- **READING PASSAGE**:
Thursday, July 13, 2006
Said the Man to the Lady
My mother finally left for Nicaragua on the 11th. It's strange, but I'm not so angry about it anymore. I honestly hope she has a good time because she's been really excited about going since I got here and you know, she's my mom. I myself am less strung out than the previous time I wrote anything on here. My dad is as equally annoying as he's always been as well as still sick, so I'm kind of just nodding at everything he tells me and/or clearing out before he has a chance to say anything at all. Me and my sister Lucy are helping my sister Mari out by watching the kids while she's at works until we find jobs. She gives us $80 a week which is not much, but enough to help us with our monthly cell phone bill. It's depressing for neither of us to be working. If I had a job I could hook it up for her and if she had a job she could hook it up for me, it's always been that way. This time though we're bother utterly broke. There is a chance we'll get a job at the same place and that would be cool. It's one the beach and for the city. I'd only be a typist, she might get something in the line of dispatcher or what not because of her previous experience, but still it'd be in the same locale so we wouldn't have to go nuts trying to figure out who'll take us to work.

- **EXTRACTED MATERIAL**:
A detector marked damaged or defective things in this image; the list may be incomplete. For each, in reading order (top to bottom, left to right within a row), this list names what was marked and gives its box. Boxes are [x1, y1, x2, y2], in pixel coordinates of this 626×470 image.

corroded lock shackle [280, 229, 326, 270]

* * *

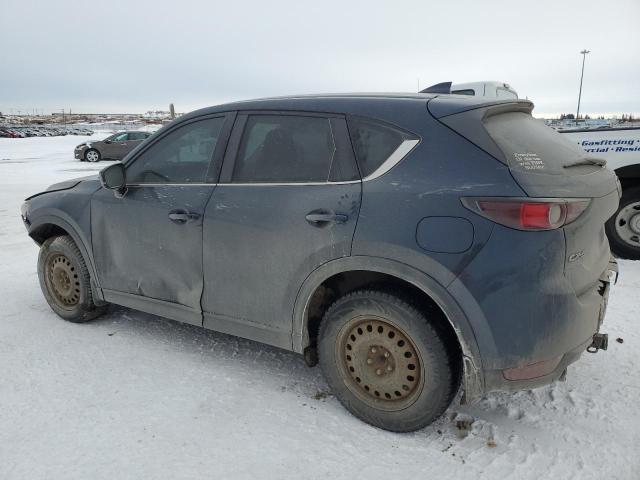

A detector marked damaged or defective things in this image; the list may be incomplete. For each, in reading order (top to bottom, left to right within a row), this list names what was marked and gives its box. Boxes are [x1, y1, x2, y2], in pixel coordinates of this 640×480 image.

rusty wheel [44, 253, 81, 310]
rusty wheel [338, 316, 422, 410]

...

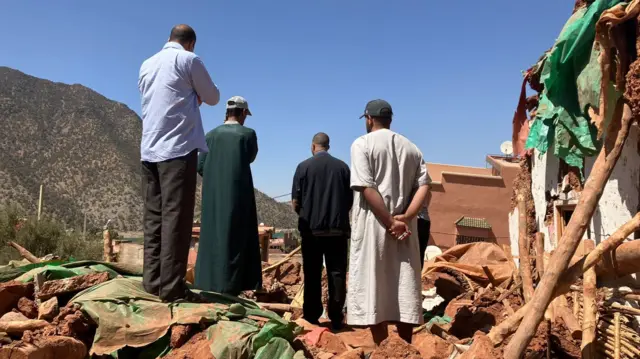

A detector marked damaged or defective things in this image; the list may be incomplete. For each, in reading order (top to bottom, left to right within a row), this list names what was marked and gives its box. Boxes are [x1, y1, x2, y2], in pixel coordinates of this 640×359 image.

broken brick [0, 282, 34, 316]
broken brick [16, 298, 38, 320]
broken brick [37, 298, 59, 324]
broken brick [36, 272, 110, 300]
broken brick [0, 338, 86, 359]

- **DIRECTIONS**:
1. List each family member the writer refers to as "my" in the blog post about family and job hunting, counting each person once.
2. Translate this sentence from the blog post about family and job hunting into Spanish: "There is a chance we'll get a job at the same place and that would be cool."
3. Extend the blog post about family and job hunting with a few more sentences that pick up after its final sentence.

- **ANSWERS TO EACH TASK**:
1. mother (also called "my mom"), dad, sister Lucy, sister Mari

2. Existe la posibilidad de que consigamos trabajo en el mismo lugar y eso estaría genial.

3.
Maybe it would not be such a big problem though because I at the tender age of 20 am finally learning how to drive. Jeremy has been taking me for the past two afternoons to this park by the airport that has a bunch of roads and orange cones in it. A lot of people use it to learn how to drive so you'll see a bunch of cars just driving around aimlessly. Also, a lot of people use it to do it in their back seat. I've seen SEVERAL people do that and I think it's fun to drive by those cars and give a little honk. ^_^ You can't blame me, their asking for it by doing it in broad day light in a, basically, open field. I think the fact that I'm learning how to drive has really made me feel a lot better. It's just something that I needed to do, but no one ever wanted to take me to do. I'm finally doing it and am progressing really very well if I do say so. It's just one small step to feeling less stuck and stationary.
The weather is still really stormy here, but in general I'm not so sad about everything anymore. Yes, it sucks and the situations are all the same, but this is what my family is like and no amount of anger and bitterness will ever change that. I have a goal and I'll take all the steps necessary to meet that goal. My dad is sick and I said I'd help so I will. The fact of the matter is, however, that I can only do so much and that I have to look out for me first and foremost so yea. We'll see how things progress. I still get angry, I just get over it quicker.
So yes, thank you to the ones that offered a comment. I really wish I could be on AIM more often and talk to some of you, but oh well. Watching children is a full time job.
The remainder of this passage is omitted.